A third of participants reported having grade ≥3 treatment-related adverse events (AEs) with serplulimab and placebo (35.5 percent and 31.8 percent), the most frequent being decreased neutrophil count (14.8 percent and 14.5 percent), anaemia (12.0 percent and 10.6 percent), and decreased white blood cell count (10.1 percent and 11.2 percent).

Immune-related AE (irAE) rate was higher in the serplulimab vs placebo arm (29.6 percent vs 17.3 percent). The most common irAEs were hypothyroidism (6.4 percent vs 0.6 percent) and rash (5.0 percent vs 1.1 percent).
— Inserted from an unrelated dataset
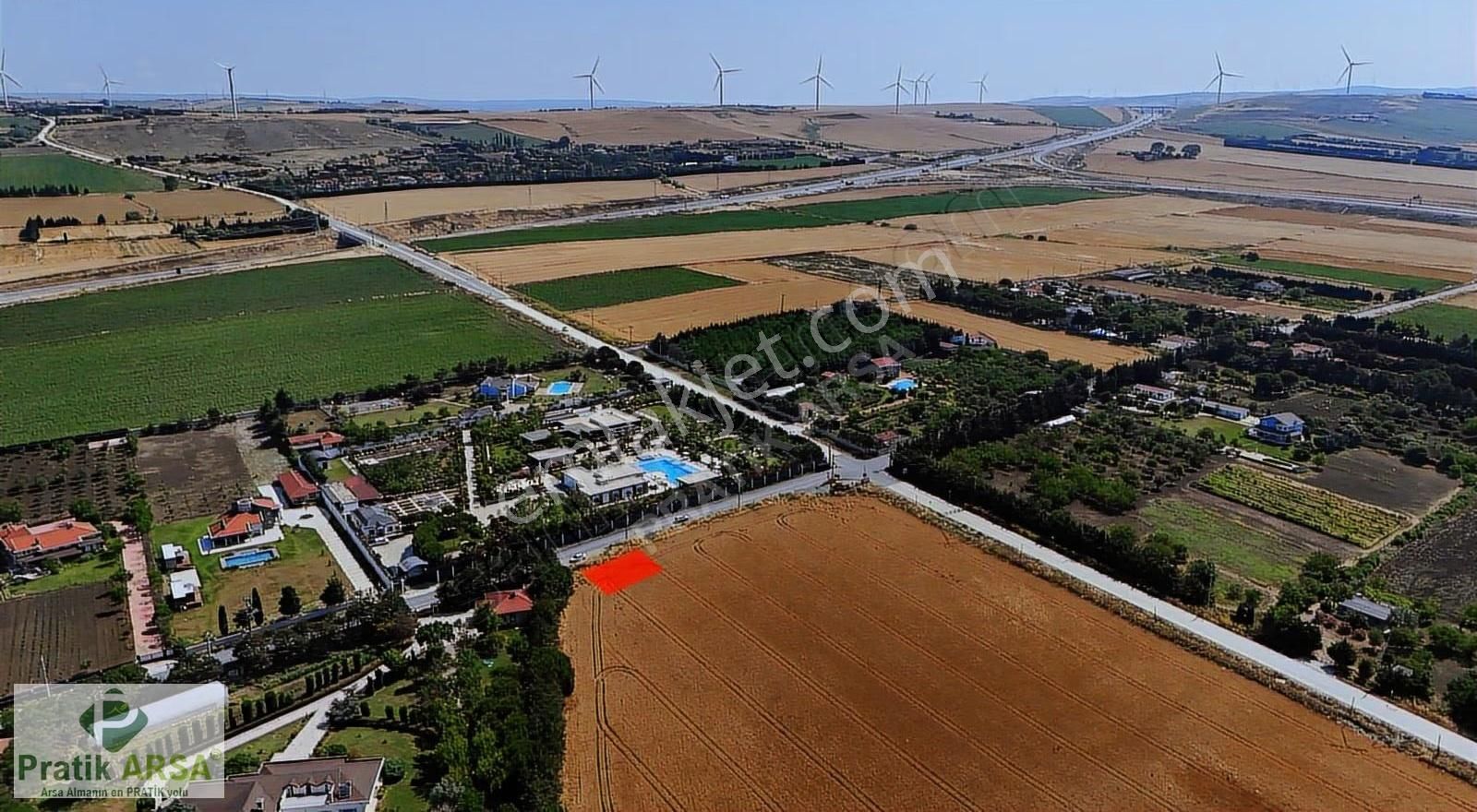 Silivri Yeni Mah Ana Asfalta Sıfır Satılık 1,100 M2 Parsel - Görsel 13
These results imply that the experimental regimen had a manageable safety profile, with no new safety signals observed during the trial, noted Zhou.

A standard of care for squamous NSCLC

Up to 30 percent of NSCLC cases are the squamous type, with low frequency of targetable gene alterations. [J Thorac Oncol 2018;13:165-183; J Cancer Ther 2020;11:365-370; J Thorac Oncol 2016;11:1411-1422]

“Preferred treatment options with a favourable risk-benefit ratio [for squamous NSCLC] are still limited in the global setting,” said Zhou. “[These findings imply that the] serplulimab-chemo regimen represents a promising treatment option for this patient subset.”

“The findings reaffirm that chemotherapy plus PD-(L)1 inhibitors are a standard of care for patients with advanced squamous NSCLC,” noted discussant Dr Justin Gainor from the Massachusetts General Hospital, Boston, Massachusetts, US.

Serplulimab has been approved by the National Medical Products Administration of China for squamous NSCLC, extensive-stage SCLC, and MSI-H** solid tumours.